再燃する「五輪卓球排除論」…“元中国人”が跋扈、不正野放し、金メダル独占の異常事態
【パリ五輪】卓球女子団体
日本時間9日未明に行われたメダルを懸けた準決勝で、世界ランキング2位の日本が同3位のドイツを3-1で撃破。4大会連続のメダルが確定した。
【 顔 を 見 る 】梅干しのように顔を歪めて悔しさを滲ませる伊藤美誠を見る
シングルス戦で左手首を故障したエースの早田ひな(24)はこの日も第1試合のダブルス戦に起用され、鋭い「チキータ」を放つなど順調に回復しているのは明るい材料だが、いくらメディアが「難敵ドイツを下して銀メダル以上が確定!」と騒いでも、決勝の相手はあの中国である。 頂上決戦は日本時間8月10日(22時)に行われ、男子決勝の中国対スウェーデン戦は9日22時開始だが、すでに中国の「全5種目制覇」は決まっているといっても過言ではないだろう。 今大会の中国は、孫穎莎とのペアで混合ダブルス(複)を制した男子の世界ランク1位の王楚欽が、報道カメラマンにラケットを折られるアクシデントで翌日のシングルス(単)戦でまさかの敗退となったが、代わりに中国の樊振東がV。「指定席」だった男女単の金、銀こそ消えたものの、混合複、男女団体を含めて5つの金を中国が独占することは分かり切っていたことだ。 今更だが、1988年ソウル大会から採用された五輪卓球における中国の強さはハンパではない。 男子単は今大会で5連覇。08年北京大会から始まった団体も前回の東京大会まで4連覇で男女とも5連覇は固い。女子単も今回でV10を達成した。 北京大会で男子単の3つのメダルを独占、女子単もソウル大会に続いて3つのメダルを獲得すると、国際卓球連盟がこれを問題視。中国の表彰台〝占拠〟を防ぐため、12年ロンドン大会から各国の単枠を2人に減らしたほどだ。それ以後、他国は「おこぼれ」の銅メダルでも大喜びしているのが現状である。 だからだろう。前回の東京大会から採用された混合ダブルスで水谷隼・伊藤美誠ペアが中国を破って金メダルを手にした際、中国国内では「金独占の批判をかわすため、開催国の日本に花を持たせたんだ」という声もあったという
「真面目に規則を守っているのがバカバカしいのが現実」
こんな歪な実態から、「卓球は五輪から除外される」という話は繰り返し出てくるし、
実際、国際オリンピック委員会(IOC)も除外競技としてリストアップしたこともあると言われている。

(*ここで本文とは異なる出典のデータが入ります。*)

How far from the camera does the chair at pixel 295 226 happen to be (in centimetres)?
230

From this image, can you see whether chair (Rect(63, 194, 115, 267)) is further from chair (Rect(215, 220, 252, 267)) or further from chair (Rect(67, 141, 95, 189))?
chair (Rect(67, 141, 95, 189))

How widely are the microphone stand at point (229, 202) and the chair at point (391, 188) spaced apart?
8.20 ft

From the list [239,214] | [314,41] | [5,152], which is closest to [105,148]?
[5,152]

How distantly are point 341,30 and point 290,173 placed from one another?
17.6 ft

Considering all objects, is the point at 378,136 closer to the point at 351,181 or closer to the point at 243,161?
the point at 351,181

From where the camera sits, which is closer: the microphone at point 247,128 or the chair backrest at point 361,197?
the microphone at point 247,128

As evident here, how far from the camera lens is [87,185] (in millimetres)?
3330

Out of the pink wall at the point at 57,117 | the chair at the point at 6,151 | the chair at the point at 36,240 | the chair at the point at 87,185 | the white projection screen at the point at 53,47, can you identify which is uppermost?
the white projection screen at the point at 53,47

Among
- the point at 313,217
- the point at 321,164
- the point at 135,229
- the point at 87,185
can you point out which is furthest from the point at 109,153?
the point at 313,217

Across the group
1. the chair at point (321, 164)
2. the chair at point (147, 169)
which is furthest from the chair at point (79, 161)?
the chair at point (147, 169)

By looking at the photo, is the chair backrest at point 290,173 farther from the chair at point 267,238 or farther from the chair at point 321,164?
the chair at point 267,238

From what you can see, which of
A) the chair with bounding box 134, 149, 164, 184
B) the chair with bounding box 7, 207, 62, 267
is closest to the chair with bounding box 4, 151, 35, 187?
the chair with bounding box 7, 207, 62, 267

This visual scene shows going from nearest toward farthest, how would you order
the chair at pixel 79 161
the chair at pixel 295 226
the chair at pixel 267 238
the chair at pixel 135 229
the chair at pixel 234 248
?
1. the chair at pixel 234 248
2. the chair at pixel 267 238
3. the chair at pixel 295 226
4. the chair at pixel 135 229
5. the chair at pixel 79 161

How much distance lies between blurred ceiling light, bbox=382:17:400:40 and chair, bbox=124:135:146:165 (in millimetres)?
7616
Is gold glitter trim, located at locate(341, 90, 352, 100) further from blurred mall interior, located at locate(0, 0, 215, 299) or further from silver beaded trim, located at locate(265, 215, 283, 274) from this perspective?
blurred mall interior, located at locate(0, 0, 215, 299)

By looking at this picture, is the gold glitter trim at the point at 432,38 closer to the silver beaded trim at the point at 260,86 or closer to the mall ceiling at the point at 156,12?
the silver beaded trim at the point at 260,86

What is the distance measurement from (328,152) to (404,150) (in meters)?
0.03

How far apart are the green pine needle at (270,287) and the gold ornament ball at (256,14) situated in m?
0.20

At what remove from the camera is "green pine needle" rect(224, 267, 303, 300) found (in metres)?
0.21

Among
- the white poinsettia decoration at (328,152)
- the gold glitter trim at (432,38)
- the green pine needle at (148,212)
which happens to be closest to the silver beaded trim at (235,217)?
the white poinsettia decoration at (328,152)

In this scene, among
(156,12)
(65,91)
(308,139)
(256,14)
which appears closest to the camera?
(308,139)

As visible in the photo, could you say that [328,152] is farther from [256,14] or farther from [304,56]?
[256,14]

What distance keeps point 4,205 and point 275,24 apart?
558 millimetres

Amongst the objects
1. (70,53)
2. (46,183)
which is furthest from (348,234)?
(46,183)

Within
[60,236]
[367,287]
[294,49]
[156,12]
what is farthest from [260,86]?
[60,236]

歪といえば、多くの国で五輪代表に「元中国人」がいることも異常だ。
今大会は61歳のルクセンブルク女子代表倪夏蓮が話題になったが、
彼女は元中国代表。
この日、日本が対戦したドイツやフランスにも中国出身者がいるし、
シンガポールや台湾のメダリストにも中国から帰化した者がみられる。
16年リオ大会の卓球では、
全172人の選手中、
中国代表を除く38人が中国生まれ。
米国代表は男女6人のうち5人が「元中国人」だった。
卓球王国の中国で代表入りすることは至難の業だ。
代表漏れした選手や、ピークを過ぎた元トップ選手が他国で帰化し、代表になるケースが多いのだ。
元実業団の関係者が言う。
「元中国人ばかりの実態もIOCが懸念しているという話は聞いたことがありますが、卓球にはもうひとつ大きな問題がある。かつて水谷(隼)が問題提起して、国際大会の出場をボイコットした不正ラバーの件です。選手はラケットを手にしてからオイル成分の補助剤をスポンジ面に塗るなどの後加工は禁じられていますが、事前にメーカーが手を加えて選手に渡すことは野放しにされている。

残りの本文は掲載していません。